Penelope Houston © Guardian.

Writing in A Critical Century published in 2013 to mark our centenary.

“Cinema was the art of the last century, not of this one. There is an undoubted sense of change in the air, a fin de siecle mood which is at least interesting though not productive. But I think one would need the optimism of an ostrich to start a career in film criticism today, the only certainty being that many hours would be wasted watching comic book adventures designed for 15 year old boys. A cinema that can fake anything may be losing touch with its own truths.

“There has always been an unholy alliance betyween the press and film publicists, the danger point coming when a reviewer might be seen as slipping into a publicist’s role. I think critics were feeble, if not slightly suicidal, to accept a star system whose purpose seems to be to save the terminally lazy the trouble of reading and to produce free ammunition for the publicists. A reviewer becomes a tipster marking your card on a racecourse.

“It is rather like those last words uttered by Bette Davis in Now Voyager, “Don’t ask for the review – we’ve got the stars.”
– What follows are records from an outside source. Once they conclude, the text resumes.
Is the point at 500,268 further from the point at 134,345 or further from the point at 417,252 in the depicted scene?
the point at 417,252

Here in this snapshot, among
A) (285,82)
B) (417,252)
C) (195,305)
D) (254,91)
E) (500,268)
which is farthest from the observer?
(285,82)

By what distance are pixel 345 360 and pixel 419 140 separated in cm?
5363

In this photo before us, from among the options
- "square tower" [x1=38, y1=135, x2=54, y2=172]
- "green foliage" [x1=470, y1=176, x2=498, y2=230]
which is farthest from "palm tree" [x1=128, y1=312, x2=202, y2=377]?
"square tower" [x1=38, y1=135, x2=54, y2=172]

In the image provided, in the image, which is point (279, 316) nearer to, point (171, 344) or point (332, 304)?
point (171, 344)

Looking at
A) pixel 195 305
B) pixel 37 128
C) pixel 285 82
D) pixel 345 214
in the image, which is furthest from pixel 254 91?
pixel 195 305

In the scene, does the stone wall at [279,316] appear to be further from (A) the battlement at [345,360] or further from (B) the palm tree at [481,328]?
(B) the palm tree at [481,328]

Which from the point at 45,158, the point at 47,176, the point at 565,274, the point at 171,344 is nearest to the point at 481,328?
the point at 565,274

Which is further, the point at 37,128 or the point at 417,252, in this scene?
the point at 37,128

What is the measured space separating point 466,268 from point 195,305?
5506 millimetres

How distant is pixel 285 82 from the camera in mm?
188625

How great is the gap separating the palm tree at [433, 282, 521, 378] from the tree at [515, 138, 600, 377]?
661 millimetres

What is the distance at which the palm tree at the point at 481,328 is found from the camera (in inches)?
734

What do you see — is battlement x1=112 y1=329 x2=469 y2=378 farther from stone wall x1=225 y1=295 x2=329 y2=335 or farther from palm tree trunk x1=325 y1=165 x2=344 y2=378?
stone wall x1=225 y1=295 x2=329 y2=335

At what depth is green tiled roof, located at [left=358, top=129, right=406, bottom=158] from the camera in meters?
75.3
When I joined the Circle I wasn’t very aware of what it did, apart from settling squabbles about press show arrangements. I do remember the Film section laying on a lunch for Hitchcock at which the great man had nothing much to say, but Mrs Hitchcock was delightfully informative.
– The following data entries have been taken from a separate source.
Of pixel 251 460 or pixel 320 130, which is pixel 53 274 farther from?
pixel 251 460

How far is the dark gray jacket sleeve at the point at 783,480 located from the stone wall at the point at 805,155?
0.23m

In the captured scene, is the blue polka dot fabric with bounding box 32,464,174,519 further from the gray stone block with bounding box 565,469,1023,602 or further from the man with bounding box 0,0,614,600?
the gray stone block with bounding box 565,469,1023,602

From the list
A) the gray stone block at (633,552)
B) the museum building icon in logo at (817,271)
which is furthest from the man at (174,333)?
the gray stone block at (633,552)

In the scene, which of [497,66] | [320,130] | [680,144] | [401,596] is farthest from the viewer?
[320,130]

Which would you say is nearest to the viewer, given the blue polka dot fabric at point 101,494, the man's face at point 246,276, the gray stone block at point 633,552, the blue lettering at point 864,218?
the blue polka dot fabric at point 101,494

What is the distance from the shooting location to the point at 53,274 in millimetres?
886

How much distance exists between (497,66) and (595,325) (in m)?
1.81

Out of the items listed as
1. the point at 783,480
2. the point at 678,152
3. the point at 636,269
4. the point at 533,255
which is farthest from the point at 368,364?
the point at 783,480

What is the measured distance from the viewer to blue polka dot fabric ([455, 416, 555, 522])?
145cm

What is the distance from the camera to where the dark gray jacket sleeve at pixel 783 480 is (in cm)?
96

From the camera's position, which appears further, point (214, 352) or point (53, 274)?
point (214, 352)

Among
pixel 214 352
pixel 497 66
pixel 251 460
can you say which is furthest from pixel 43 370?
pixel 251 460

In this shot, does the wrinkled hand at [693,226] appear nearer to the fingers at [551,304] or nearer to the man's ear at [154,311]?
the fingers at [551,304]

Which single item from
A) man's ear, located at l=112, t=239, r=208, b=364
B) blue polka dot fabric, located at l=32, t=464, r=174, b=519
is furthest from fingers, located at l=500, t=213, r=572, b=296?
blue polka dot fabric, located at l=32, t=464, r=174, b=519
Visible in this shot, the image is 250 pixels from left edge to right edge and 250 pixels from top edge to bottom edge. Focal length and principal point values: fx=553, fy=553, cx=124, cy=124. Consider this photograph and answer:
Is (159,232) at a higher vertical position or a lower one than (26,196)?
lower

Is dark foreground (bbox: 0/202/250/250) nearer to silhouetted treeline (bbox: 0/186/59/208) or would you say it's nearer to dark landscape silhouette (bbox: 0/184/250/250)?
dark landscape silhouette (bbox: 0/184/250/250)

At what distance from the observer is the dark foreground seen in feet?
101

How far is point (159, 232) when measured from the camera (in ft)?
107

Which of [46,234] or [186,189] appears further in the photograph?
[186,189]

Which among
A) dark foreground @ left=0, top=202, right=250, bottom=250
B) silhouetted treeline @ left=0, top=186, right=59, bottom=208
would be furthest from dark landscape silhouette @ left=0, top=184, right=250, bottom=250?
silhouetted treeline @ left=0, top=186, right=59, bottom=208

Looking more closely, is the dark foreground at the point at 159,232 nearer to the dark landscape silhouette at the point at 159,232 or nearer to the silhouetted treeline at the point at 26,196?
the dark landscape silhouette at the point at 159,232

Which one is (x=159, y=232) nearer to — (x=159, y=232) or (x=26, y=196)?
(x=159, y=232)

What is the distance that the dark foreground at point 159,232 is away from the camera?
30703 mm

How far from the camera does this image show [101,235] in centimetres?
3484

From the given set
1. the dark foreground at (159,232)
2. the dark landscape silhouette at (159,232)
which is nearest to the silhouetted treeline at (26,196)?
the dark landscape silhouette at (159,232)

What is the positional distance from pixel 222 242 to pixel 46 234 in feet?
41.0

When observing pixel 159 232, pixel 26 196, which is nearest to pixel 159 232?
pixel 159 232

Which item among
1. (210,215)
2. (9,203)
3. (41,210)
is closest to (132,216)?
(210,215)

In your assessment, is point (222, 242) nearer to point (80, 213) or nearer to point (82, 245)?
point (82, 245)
The film critics were always a mixed bunch with a few people who seemed to have been parked in the film columns by editors who didn’t know what to do with them. I remember Alan Brien telling me that Beaverbook expected his critics to tell the film’s story and throw in a few jokes. The idea was that readers who hadn’t seen a film wouldn’t be at a loss when talking to those who had – criticism as a social service!”